Cette technique présente l'avantage d'être bien connue, maîtrisée, abordable sans investissements démesurés pour des constructions artisanales en nombre limité (les vélomobiles "à succès" ont été produits à quelques centaines d'unités). Il y a cependant quelques inconvénients: c'est assez consommateur de main d’œuvre, et le matériau casse facilement lorsqu'il est déformé.

Il se trouve qu'il existe d'autres matériaux, et des techniques de mise en œuvre correspondantes, qui permettent d'espérer résoudre ces problèmes. C'est ainsi que, sur le marché des kayaks, les modèles haut de gamme et de fabrication artisanale tendent à être en fibre, alors que ceux de plus grande distribution sont en plastique rotomoulé.

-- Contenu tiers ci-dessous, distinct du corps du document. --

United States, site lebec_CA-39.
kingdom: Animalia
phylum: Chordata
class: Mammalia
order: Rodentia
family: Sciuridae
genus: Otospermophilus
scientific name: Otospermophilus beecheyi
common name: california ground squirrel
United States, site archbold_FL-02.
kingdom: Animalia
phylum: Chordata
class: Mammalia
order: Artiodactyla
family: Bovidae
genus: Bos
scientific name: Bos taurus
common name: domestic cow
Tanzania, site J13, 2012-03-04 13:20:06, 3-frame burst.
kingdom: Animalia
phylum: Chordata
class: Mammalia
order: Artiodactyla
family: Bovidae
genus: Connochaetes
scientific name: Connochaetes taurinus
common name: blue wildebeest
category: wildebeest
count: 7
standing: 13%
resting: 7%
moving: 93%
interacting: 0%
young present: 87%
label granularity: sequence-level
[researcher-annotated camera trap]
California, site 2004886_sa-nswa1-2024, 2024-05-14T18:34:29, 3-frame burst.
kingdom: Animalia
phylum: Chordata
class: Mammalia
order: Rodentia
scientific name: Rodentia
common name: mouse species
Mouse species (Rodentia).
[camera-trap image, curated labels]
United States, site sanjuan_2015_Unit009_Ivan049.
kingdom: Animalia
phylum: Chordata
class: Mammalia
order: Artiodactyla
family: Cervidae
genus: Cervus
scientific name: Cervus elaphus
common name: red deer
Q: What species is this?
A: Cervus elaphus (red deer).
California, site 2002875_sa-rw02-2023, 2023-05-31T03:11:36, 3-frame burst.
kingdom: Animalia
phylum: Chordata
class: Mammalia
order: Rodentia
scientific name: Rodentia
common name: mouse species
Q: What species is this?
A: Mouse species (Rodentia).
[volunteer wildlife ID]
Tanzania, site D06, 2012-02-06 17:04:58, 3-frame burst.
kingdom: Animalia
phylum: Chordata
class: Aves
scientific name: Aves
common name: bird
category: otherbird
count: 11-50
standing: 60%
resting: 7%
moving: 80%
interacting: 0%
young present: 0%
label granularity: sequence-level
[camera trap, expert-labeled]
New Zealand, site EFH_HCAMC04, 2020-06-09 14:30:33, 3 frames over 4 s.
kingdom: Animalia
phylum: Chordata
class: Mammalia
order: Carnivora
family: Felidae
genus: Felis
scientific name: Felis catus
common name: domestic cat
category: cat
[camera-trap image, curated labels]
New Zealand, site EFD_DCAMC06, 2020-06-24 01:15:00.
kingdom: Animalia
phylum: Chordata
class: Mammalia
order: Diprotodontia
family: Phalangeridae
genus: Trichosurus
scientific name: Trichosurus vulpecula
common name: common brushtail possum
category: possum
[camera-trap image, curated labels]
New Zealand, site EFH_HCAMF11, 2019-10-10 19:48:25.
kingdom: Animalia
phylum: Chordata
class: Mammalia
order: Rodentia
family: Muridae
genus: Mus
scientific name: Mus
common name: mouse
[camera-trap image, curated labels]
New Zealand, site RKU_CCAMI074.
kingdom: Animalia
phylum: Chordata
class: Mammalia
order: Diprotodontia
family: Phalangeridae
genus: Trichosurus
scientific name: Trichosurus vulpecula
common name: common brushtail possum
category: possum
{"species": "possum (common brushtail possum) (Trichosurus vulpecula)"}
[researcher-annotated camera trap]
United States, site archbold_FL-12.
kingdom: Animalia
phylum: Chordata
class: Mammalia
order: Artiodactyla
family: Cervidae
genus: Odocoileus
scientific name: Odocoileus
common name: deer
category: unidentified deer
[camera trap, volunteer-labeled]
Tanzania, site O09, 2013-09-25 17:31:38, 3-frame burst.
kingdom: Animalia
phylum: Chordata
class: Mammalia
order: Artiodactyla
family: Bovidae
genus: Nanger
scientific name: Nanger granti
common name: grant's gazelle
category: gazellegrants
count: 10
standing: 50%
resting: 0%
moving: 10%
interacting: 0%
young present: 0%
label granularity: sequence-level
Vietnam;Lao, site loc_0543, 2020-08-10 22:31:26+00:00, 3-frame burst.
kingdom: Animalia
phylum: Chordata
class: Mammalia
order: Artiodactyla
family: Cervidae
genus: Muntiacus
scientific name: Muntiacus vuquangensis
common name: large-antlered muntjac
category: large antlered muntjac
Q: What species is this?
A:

Trisled, un fabricant Australien, propose donc depuis peu le RotoVélo, un vélomobile utilisant cette technique.

L'objectif d'un véhicule moins sensible aux chocs et autres manipulations inappropriées semble atteint, ce qui devrait être pratique pour le garer en ville. Malheureusement, la souplesse caractéristique du plastique se ressent dès que l'on prend appui pour monter à bord. Par ailleurs, l'ambiance intérieure, résolument spartiate, est dominée par l'aspect légèrement translucide du matériau.

Les opinions divergent à ce sujet; en ce qui me concerne, je suis pas emballé, il faut bien l'avouer. Au plan technique, on notera une absence de taille: la suspension.

Au final, il est très intéressant d'explorer des pistes permettant de réduire le ticket d'entrée au monde du vélomobile. Cependant, le trou semble béant entre ce modèle et les références du marché au plan technique et présentation; si les prix évoqués devaient se confirmer, de nombreux prospects risquent de passer leur chemin.